* **WHAT IS NEEDED**
Decide whether each statement agrees with the passage on Mardonius below, answering yes or no and quoting the words of the passage that settle it: (a) The Persian cavalry raid lowered the morale of the Greeks. (b) Aristeides arrested eight of the conspirators. (c) All of the arrested conspirators were put on trial.

* **PAGE EXTRACT**
==*==

And Mardonius, looking to coordinate their deployment, decided that his first move should be to resume the war of nerves that he had been waging all summer against the Athenians. The Spartans, it would soon emerge, had been right to suspect a canker of medizm in the refugee camps on Salamis. The murdered Lycidas had not been alone in his pro-Persian views. Other prominent citizens, ruined by the war, resentful of the democracy, hungering to restore their lost fortunes, had also been plotting; and not merely appeasement, but naked treachery. Mardonius, who had lost contact with these collaborators following his withdrawal from Attica, would surely have looked to reestablish communications with them as a matter of urgency; simultaneously, hoping to concentrate the traitors’ minds even as he dispatched agents to infiltrate their camp, he ordered his cavalry to launch a hit-and-run raid on the allied lines.
A cunningly crafted pincer attack—except that it did not go entirely according to plan. First, far from demoralizing the Greeks, the cavalry raid served only to boost their morale: for the Persian commander, a hulking dandy who had ridden into battle sporting a purple tunic and an eye-catching cuirass of golden fish scales, had his Nisaean horse shot from under him and ended up dead and exposed on a wagon, being paraded before the gawking allied troops. Shortly afterward, the treachery in the Athenian camp was uncovered by Aristeides, who, deciding that he could hardly ignore the plot but not wishing to stick his nose too far into the ordure, contented himself with arresting only the eight most prominent conspirators.50 Two of these fled; the other six, ordered to redeem themselves in the coming battle, were released without charge. Aristeides, who had himself been labeled a Mede-lover when ostracized, knew perfectly well what it was to be given a second chance. There was no more talk of treachery, from that moment on, in the Athenian camp.

==*==

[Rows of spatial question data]
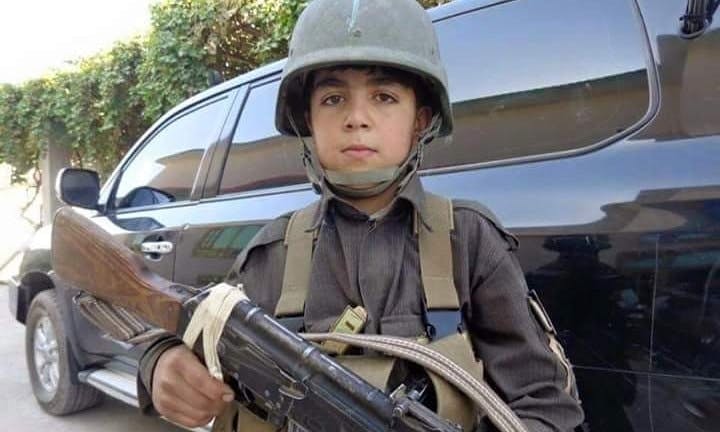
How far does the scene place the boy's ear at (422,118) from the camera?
136cm

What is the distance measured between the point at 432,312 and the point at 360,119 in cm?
40

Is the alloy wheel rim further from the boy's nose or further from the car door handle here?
the boy's nose

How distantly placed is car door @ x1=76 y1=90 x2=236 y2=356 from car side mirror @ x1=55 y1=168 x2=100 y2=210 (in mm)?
160

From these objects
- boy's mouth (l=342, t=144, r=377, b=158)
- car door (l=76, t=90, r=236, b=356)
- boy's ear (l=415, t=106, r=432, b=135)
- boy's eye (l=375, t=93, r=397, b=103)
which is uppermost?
boy's eye (l=375, t=93, r=397, b=103)

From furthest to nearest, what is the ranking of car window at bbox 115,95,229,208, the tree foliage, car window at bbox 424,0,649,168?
the tree foliage, car window at bbox 115,95,229,208, car window at bbox 424,0,649,168

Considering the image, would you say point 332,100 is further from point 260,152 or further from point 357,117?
point 260,152

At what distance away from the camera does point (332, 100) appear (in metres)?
1.25

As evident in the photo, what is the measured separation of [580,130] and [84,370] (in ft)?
10.7

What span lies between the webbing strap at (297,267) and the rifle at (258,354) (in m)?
0.12

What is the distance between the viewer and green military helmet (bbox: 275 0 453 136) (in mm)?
1189

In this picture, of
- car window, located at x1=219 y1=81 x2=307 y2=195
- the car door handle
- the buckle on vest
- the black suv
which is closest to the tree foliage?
car window, located at x1=219 y1=81 x2=307 y2=195

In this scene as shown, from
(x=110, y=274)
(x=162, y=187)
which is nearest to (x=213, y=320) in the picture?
(x=110, y=274)

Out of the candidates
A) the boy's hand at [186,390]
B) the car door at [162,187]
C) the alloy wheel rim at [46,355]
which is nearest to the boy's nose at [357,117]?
the boy's hand at [186,390]

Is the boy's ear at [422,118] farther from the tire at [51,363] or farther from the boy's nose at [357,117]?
the tire at [51,363]
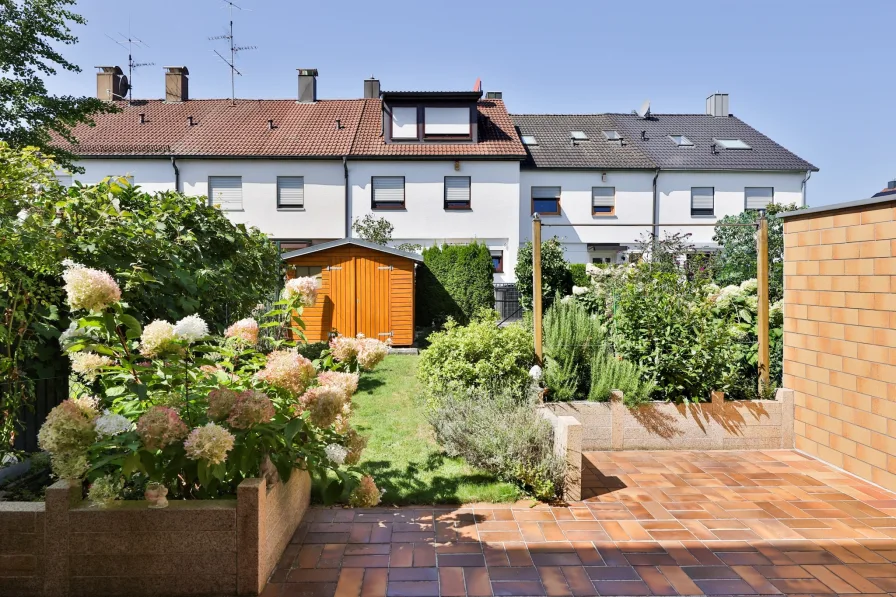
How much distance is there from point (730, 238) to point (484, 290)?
6216 millimetres

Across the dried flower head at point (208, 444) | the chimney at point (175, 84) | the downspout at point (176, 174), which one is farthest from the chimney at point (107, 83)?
the dried flower head at point (208, 444)

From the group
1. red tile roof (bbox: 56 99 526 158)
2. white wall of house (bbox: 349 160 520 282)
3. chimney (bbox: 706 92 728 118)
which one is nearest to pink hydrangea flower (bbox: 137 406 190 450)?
white wall of house (bbox: 349 160 520 282)

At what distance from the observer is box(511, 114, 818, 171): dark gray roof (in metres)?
21.3

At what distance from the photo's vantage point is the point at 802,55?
795 cm

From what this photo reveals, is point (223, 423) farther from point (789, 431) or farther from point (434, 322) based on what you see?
point (434, 322)

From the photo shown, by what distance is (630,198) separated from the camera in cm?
2116

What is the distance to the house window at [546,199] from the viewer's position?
20.9 meters

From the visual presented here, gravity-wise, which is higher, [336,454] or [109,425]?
[109,425]

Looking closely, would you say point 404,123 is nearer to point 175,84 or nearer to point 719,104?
point 175,84

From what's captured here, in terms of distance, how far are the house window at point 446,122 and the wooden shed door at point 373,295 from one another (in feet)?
29.2

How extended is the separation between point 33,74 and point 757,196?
25.0 m

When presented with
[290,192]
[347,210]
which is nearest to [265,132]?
[290,192]

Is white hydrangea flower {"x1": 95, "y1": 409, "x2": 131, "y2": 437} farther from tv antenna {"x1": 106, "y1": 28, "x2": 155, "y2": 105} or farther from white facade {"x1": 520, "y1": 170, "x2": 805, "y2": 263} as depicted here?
tv antenna {"x1": 106, "y1": 28, "x2": 155, "y2": 105}

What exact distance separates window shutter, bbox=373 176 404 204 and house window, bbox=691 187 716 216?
37.2 ft
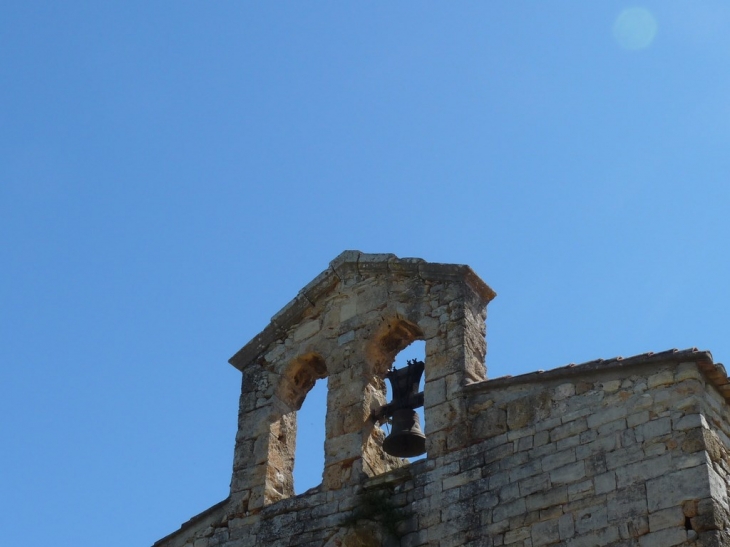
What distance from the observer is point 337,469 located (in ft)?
36.5

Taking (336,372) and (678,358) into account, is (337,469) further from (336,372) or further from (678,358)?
(678,358)

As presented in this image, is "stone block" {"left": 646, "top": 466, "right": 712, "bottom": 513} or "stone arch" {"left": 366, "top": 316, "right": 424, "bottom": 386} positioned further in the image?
"stone arch" {"left": 366, "top": 316, "right": 424, "bottom": 386}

==*==

* **WRITTEN ANSWER**
(a) No: "the cavalry raid served only to boost their morale"
(b) Yes: "contented himself with arresting only the eight most prominent conspirators"
(c) No: "Two of these fled; the other six, ordered to redeem themselves in the coming battle, were released without charge."